*REQUIRED TASKS:*
1. In the passage on LFSR-based AES hardware, what is the initial value of an LFSR called?
2. Copy word for word the part of the passage on LFSR-based AES hardware starting at "In the AES hardware" and ending at "in Section 3.2.".

start PASSAGE TO READ

In the AES hardware design, our key contribution is in replacing the conventional S-box and inverse S-box with new low-cost counterparts to reduce hardware resource consumption greatly. Particularly, we use the LFSR to implement SubByte and InvSubByte for the encryption and decryption of the AES round and the entire key scheduler of the round shown in Fig. 4 (see gray boxes). First, Section 3.1 explains the basics of the LFSR and briefly introduces the two LFSR configurations implemented in the proposed architecture. Then, the proposed AES design that substitutes the S-box, inverse S-box, and key scheduler with the LFSRs is presented in Section 3.2.

### 3.1 Linear Feedback Shift Register

The LFSR is a shift register whose next input bits are calculated as a linear function of its current state value. The initial value of the LFSR is called a seed, and the bit that affects the next state of the LFSR is called a tap. The value of an n-bit LFSR has a specific period (i.e., length of the loop) of 2$^{\mathrm{n}}$-1 as the number of register values represented by the LFSR is finite and can express 2$^{\mathrm{n}}$ unique values. In other words, an n-bit LFSR generates a periodic n-bit number sequence with a period of 2$^{\mathrm{n}}$-1. For example, an 8-bit LFSR has a period of 2$^{8}$-1=255. The LFSR can be characterized by a polynomial. The minimum polynomial of a primitive element of the finite extension field GF is called a primitive polynomial. All primitive polynomials are irreducible because all minimum polynomials are irreducible. For pseudo-random bit generation, primitive polynomials over GF(2), the field with two elements, can be employed. LFSR can be built from a primitive polynomial. If the taps of the LFSR are at the 8$^{\mathrm{th}}$, 6$^{\mathrm{th}}$, 5$^{\mathrm{th}}$, and 4$^{\mathrm{th}}$ bits, the characteristic polynomial of the LFSR is defined by

##### (1)

end PASSAGE TO READ
start MATERIAL SUPPLIED

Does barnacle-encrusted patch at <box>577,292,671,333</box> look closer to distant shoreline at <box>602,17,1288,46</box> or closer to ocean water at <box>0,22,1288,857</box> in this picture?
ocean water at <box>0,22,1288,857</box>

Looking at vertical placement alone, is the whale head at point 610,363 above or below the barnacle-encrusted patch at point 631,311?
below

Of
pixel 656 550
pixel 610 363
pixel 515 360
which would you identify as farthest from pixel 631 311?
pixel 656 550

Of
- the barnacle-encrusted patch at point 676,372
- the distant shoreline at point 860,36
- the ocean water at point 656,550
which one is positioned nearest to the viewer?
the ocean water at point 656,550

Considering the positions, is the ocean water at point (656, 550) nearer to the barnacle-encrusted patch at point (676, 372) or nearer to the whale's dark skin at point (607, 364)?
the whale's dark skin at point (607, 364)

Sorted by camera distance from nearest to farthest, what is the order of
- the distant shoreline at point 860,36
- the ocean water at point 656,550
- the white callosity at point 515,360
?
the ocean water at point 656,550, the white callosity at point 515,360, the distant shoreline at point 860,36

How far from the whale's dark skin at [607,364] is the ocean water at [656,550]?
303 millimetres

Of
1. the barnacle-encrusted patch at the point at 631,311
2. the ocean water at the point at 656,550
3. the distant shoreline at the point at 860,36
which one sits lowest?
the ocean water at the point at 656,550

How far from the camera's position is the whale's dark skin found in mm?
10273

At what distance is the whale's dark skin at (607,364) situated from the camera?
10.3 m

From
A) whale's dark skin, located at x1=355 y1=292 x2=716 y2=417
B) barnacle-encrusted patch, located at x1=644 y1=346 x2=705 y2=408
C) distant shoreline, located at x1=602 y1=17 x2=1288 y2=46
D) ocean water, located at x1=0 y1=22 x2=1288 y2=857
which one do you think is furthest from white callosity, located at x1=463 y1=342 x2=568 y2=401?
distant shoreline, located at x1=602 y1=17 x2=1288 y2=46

end MATERIAL SUPPLIED

*TASK RESULTS:*
1. A seed.

2.
In the AES hardware design, our key contribution is in replacing the conventional S-box and inverse S-box with new low-cost counterparts to reduce hardware resource consumption greatly. Particularly, we use the LFSR to implement SubByte and InvSubByte for the encryption and decryption of the AES round and the entire key scheduler of the round shown in Fig. 4 (see gray boxes). First, Section 3.1 explains the basics of the LFSR and briefly introduces the two LFSR configurations implemented in the proposed architecture. Then, the proposed AES design that substitutes the S-box, inverse S-box, and key scheduler with the LFSRs is presented in Section 3.2.